Wells wrote The Time Machine as commentary on his own late nineteenth century culture; the twentieth century derailed those predictions.  The 1960 movie changed much of that--inconsistently, as the ghosts of the original purpose emerge.  There is, however, a significant change which serves the filmmakers' purpose.

Wells' socialist view perceived that nineteenth century nobility contributed nothing to the working class and was totally dependent on it.  His evolutionary predictions assumed that the eloi (from the Hebrew for "lords") would remain dependent, but the imbalance would be eliminated when the morlocks became their herders, breeding and raising them as livestock.  Thus for Wells, the division already existed.

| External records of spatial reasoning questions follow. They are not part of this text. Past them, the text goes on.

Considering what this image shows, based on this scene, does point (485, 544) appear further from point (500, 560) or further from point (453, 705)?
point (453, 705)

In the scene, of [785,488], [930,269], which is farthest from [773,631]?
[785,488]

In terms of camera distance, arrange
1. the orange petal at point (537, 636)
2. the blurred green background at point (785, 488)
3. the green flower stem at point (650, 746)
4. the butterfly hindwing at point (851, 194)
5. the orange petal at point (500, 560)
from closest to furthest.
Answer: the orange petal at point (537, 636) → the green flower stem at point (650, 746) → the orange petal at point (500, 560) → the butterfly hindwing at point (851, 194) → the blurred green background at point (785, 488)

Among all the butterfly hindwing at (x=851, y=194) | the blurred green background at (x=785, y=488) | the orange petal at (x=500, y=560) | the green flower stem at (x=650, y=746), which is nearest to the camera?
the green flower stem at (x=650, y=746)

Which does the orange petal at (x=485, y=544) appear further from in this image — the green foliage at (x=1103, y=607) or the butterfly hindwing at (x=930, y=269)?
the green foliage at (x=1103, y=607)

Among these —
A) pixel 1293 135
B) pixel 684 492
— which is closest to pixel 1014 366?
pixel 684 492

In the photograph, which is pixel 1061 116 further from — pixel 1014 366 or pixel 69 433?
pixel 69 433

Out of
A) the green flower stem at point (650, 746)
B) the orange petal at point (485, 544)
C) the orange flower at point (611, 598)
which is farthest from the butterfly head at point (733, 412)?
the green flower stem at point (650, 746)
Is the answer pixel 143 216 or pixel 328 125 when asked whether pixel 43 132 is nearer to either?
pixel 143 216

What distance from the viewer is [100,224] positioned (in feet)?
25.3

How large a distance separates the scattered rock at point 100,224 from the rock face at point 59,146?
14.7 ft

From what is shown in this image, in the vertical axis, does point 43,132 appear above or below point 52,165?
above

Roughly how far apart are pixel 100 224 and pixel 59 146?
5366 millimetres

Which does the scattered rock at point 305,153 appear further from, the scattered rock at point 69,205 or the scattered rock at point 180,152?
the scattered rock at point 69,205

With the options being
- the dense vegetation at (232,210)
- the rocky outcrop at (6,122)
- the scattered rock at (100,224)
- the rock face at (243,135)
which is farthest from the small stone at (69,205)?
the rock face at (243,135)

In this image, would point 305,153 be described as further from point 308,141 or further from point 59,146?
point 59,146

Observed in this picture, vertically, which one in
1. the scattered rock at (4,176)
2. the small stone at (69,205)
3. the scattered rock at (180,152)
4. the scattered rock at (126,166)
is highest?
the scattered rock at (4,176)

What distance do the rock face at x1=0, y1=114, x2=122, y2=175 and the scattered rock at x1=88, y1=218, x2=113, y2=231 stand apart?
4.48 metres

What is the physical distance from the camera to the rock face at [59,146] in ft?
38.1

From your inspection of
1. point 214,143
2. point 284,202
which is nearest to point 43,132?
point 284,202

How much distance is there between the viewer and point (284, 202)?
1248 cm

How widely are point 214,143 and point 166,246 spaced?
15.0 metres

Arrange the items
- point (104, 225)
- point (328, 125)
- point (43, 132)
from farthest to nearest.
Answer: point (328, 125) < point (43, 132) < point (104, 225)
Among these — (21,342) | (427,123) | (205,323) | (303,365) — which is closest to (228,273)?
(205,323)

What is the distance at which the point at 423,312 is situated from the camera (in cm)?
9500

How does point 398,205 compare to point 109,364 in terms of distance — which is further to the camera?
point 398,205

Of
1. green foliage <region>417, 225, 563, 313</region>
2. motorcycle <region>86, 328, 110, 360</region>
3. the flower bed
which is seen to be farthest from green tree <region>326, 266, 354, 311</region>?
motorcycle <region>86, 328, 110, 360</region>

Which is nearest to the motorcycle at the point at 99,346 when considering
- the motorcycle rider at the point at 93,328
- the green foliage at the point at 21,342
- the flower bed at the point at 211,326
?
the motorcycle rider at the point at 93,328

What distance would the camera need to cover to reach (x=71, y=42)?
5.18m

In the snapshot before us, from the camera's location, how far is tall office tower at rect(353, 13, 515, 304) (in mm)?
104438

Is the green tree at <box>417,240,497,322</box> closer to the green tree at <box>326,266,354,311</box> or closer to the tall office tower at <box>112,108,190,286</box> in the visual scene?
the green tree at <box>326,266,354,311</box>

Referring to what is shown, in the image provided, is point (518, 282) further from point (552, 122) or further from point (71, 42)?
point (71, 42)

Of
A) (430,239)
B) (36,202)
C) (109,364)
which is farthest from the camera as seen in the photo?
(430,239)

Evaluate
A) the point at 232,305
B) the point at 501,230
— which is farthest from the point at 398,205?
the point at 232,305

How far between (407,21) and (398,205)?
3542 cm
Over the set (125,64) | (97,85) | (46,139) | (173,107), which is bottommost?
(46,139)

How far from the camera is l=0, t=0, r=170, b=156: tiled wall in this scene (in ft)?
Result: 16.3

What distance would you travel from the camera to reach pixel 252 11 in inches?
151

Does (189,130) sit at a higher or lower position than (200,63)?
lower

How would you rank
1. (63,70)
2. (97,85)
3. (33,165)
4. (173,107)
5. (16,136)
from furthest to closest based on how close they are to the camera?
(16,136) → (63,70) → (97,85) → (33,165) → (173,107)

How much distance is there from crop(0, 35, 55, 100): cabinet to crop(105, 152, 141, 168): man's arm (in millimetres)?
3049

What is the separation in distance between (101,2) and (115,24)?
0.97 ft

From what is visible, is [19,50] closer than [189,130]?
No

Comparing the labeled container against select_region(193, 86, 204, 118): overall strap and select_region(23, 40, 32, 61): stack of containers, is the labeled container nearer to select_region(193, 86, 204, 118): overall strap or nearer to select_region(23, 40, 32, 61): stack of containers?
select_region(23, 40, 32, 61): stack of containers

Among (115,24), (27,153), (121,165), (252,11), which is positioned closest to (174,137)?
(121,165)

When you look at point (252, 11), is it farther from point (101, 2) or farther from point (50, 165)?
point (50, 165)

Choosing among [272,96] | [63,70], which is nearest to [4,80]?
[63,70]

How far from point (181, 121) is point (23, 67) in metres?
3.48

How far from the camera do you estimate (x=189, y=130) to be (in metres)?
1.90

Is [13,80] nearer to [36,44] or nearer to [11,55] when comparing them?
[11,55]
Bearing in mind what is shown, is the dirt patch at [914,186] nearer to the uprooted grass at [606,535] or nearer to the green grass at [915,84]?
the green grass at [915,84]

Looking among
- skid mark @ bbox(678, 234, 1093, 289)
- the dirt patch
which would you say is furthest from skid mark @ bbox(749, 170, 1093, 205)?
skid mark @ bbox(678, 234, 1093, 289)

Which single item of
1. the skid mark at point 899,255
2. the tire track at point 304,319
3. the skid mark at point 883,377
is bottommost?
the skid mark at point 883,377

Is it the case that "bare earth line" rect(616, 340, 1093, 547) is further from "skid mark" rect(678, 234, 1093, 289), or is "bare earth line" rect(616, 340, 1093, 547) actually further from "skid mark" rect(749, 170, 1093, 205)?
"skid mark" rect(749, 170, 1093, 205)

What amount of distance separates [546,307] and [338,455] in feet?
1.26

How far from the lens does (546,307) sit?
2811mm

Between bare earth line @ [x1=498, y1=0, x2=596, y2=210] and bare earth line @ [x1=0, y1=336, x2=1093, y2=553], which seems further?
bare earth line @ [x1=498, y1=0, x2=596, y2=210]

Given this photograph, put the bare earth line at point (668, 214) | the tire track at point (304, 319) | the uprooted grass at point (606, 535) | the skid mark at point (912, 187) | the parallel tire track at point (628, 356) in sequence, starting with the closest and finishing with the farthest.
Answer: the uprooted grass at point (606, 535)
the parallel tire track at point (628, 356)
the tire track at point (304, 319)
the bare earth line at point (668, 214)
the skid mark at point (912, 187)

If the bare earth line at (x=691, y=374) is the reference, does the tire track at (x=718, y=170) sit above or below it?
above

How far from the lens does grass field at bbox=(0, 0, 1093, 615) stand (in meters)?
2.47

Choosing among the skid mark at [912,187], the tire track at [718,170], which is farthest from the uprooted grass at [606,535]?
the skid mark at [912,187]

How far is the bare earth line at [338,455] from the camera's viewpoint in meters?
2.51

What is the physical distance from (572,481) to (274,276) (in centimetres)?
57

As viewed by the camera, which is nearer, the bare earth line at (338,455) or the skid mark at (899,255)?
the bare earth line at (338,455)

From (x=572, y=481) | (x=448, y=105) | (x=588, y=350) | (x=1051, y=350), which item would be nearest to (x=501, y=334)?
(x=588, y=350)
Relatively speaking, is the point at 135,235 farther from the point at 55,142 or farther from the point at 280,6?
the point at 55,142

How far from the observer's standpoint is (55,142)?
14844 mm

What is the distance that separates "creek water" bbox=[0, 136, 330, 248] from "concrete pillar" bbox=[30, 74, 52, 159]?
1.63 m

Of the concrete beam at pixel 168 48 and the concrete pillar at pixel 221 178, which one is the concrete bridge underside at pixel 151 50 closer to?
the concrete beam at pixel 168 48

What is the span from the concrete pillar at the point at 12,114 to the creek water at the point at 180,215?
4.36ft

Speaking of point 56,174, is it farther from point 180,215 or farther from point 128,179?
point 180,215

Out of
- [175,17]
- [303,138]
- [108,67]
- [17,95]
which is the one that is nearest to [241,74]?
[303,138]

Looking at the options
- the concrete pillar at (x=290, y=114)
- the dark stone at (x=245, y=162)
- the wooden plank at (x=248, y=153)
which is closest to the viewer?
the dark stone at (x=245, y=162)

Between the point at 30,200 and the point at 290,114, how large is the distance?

That division was largely eradicated by the time Pal made this film.  Thus he placed the division in the future, and used the rings to explain it.  That is telling, as he could have ignored it, but he made a point of giving us this explanation.  It tells us much of the filmmakers' attitude.

What it says is that the division is arbitrary, that at some point following the impossible war (how could a nuclear world war last three hundred twenty-six years?--even that many minutes is an incredibly long battle) some retreated to the protections of the caves while others continued on the surface.  Yet there is now a different kind of war, based on that initially arbitrary split.  Pal's point is not lost:  the conflict between the communist east and the democratic west is arbitrary and meaningless, there being no real difference between them.

It seems a somewhat myopic view.  It is also problematic as to whether the proposed origin of the divide could produce the social situation envisioned--the morlocks might prey on the eloi, but why would the eloi, struggling to survive on the surface, become weak and docile, and why and how would the morlock hunters domesticate them?

However, if it is a possible future, there is very little probability that what George tells a few friends in 1900 will have any impact on the post-apocalyptic survival choices of a decimated race.  At least on that point, the future is safe.

Thus although riddled with little complications and potential problems, the story survives its time travel elements fairly well.  Given its other assumptions concerning evolution and war, it could have happened that way.